Research observation: Exploratory DXA sub-analyses conducted within the REDEFINE-1 clinical research framework reported a higher lean-mass–to–fat-mass ratio in cohorts receiving combined GLP-1 and amylin agonism compared with GLP-1 monotherapy.¹ These analyses were not powered for body-composition endpoints and are considered hypothesis-generating rather than confirmatory.

3. Cardiovascular and Inflammatory Signaling Markers

Cag-Sem is also used as a probe for systemic metabolic and inflammatory signaling beyond glucose regulation.

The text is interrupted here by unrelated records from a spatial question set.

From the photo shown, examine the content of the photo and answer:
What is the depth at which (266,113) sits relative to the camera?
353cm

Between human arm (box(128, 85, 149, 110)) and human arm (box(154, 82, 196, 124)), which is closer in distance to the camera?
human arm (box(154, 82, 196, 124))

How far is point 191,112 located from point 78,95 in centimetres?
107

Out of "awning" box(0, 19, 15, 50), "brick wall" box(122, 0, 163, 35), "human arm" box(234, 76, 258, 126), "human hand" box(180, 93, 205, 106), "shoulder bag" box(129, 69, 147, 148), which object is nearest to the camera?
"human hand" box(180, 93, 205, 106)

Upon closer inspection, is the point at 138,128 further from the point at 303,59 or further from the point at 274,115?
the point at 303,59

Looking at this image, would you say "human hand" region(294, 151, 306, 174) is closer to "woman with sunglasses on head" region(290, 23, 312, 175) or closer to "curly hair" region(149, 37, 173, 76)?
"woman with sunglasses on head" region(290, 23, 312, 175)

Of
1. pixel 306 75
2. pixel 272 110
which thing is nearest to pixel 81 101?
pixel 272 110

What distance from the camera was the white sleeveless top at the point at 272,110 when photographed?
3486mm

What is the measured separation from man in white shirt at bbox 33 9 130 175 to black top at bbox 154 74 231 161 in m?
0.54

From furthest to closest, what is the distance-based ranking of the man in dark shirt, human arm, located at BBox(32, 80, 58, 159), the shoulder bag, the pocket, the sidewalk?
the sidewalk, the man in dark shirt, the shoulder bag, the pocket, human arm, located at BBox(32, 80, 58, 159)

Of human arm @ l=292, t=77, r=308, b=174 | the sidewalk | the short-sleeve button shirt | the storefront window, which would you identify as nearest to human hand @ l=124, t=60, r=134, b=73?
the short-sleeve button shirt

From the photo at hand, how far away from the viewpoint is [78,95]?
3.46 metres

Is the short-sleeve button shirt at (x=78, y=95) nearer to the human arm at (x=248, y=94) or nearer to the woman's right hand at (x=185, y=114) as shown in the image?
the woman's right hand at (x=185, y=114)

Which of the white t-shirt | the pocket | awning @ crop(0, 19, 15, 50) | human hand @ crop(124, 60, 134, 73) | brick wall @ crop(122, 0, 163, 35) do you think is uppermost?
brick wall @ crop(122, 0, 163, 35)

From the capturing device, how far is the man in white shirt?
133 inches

• Inflammatory markers: Reductions in high-sensitivity C-reactive protein (hsCRP) have been observed in select research cohorts, suggesting modulation of low-grade inflammatory signaling alongside appetite effects.^1,11
• Hemodynamic effects: Unlike tri-agonist constructs that include glucagon receptor activation (e.g., retatrutide-class molecules), Cag-Sem does not engage glucagon receptors. This distinction has been associated in research settings with reductions in systolic blood pressure without corresponding increases in resting heart rate.^1,12

4. Dose-Escalation Frameworks and Pharmacokinetic Context

Published clinical research involving combined GLP-1 and amylin agonism typically employs gradual dose-escalation frameworks to accommodate potent central satiety signaling and minimize gastrointestinal stress in study participants.^1,2 These frameworks are referenced here solely to contextualize pharmacokinetic and signaling studies and should not be interpreted as usage instructions.

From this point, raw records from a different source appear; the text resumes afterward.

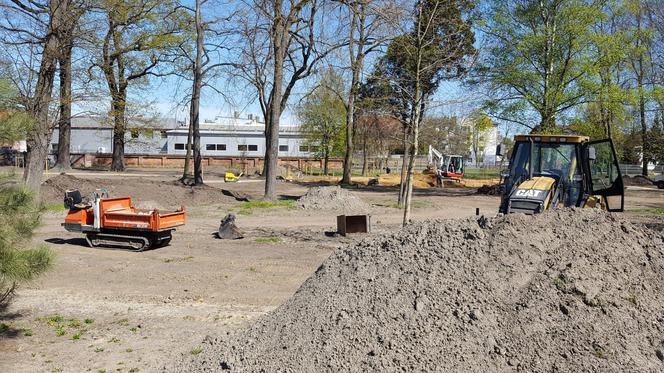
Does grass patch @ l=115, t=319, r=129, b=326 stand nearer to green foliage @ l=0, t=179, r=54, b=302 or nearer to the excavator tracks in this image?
green foliage @ l=0, t=179, r=54, b=302

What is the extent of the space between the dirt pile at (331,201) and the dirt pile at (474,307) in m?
16.3

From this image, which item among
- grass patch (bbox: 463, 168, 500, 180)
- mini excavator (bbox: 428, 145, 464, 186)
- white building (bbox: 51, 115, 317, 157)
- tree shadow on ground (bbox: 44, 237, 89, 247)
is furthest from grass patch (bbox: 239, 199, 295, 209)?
white building (bbox: 51, 115, 317, 157)

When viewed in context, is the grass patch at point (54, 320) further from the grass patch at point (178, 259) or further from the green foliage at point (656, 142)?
the green foliage at point (656, 142)

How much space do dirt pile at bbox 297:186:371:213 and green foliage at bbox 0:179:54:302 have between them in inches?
640

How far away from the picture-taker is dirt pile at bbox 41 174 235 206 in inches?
953

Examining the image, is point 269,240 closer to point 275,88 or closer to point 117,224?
point 117,224

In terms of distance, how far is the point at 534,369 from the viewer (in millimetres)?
4918

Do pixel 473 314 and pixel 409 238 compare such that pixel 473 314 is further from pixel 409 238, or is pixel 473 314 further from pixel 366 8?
pixel 366 8

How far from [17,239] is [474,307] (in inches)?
191

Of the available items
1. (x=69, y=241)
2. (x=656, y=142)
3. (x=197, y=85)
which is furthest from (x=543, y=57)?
(x=656, y=142)

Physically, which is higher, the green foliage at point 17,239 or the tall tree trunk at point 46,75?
the tall tree trunk at point 46,75

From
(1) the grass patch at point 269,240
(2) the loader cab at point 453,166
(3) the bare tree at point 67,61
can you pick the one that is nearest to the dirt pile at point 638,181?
(2) the loader cab at point 453,166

Semaglutide contributes extended GLP-1 receptor occupancy through albumin binding, while cagrilintide provides sustained amylin receptor engagement, together producing overlapping but distinct temporal signaling profiles.^7-9

Safety and Research Context

Cag-Sem has no established clinical or animal safety profile as a blended research material. Existing safety knowledge is derived from the individual constituent peptides studied independently. In vitro and translational studies of related compounds indicate that intensified gastrointestinal signaling is the dominant biological effect, without evidence of novel toxicological mechanisms attributable to combined receptor engagement.^1,2,4

All findings related to Cag-Sem remain preclinical, exploratory, and non-therapeutic.

References

1. Garvey WT, Batterham RL, Bhatta M, et al. Efficacy and safety of CagriSema in adults with overweight or obesity: the REDEFINE-1 phase 3 trial. N Engl J Med. 2025;392(3):221-233.
2. Frias JP, Nauck MA, Van J, et al. Efficacy and tolerability of combined amylin and GLP-1 receptor agonism. Diabetes Care. 2024;47(6):1341-1350.
3. Drucker DJ. Mechanisms of action and therapeutic application of glucagon-like peptide-1. Cell Metab. 2018;27(4):740-756.
4. Lutz TA. Amylin and GLP-1 receptor synergism in the control of food intake. Physiol Behav. 2025;259:114037.
5. Hayes MR, Kanoski SE. Neural control of energy balance: insights from amylin and GLP-1 signaling. Endocr Rev. 2019;40(3):626-660.
6. Mietlicki-Baase EG, Hayes MR. Amylin activates distributed CNS nuclei to control energy balance. Physiol Behav. 2014;136:39-46.
7. Knudsen LB, Lau J. The discovery and development of liraglutide and semaglutide. Front Endocrinol (Lausanne). 2019;10:155.
8. Lau J, Bloch P, Schäffer L, et al. Discovery of the once-weekly GLP-1 analog semaglutide. J Med Chem. 2015;58(18):7370-7380.
9. Mack CM, Soares CJ, Wilson JK, et al. Cagrilintide, a long-acting amylin analogue, for obesity treatment. Diabetes Obes Metab. 2021;23(9):2050-2060.
10. Roth JD, Erickson MR, Chen S, Parkes DG. GLP-1R and amylin receptor agonism: complementary pathways to reduce body weight. Obesity (Silver Spring). 2012;20(5):923-931.
11. Ridker PM. Inflammation, C-reactive protein, and cardiovascular disease. Circulation. 2003;107(3):363-369.
12. Jastreboff AM, Kaplan LM, Frías JP, et al. Triple-hormone-receptor agonists and cardiometabolic effects. Lancet Diabetes Endocrinol. 2023;11(10):745-756.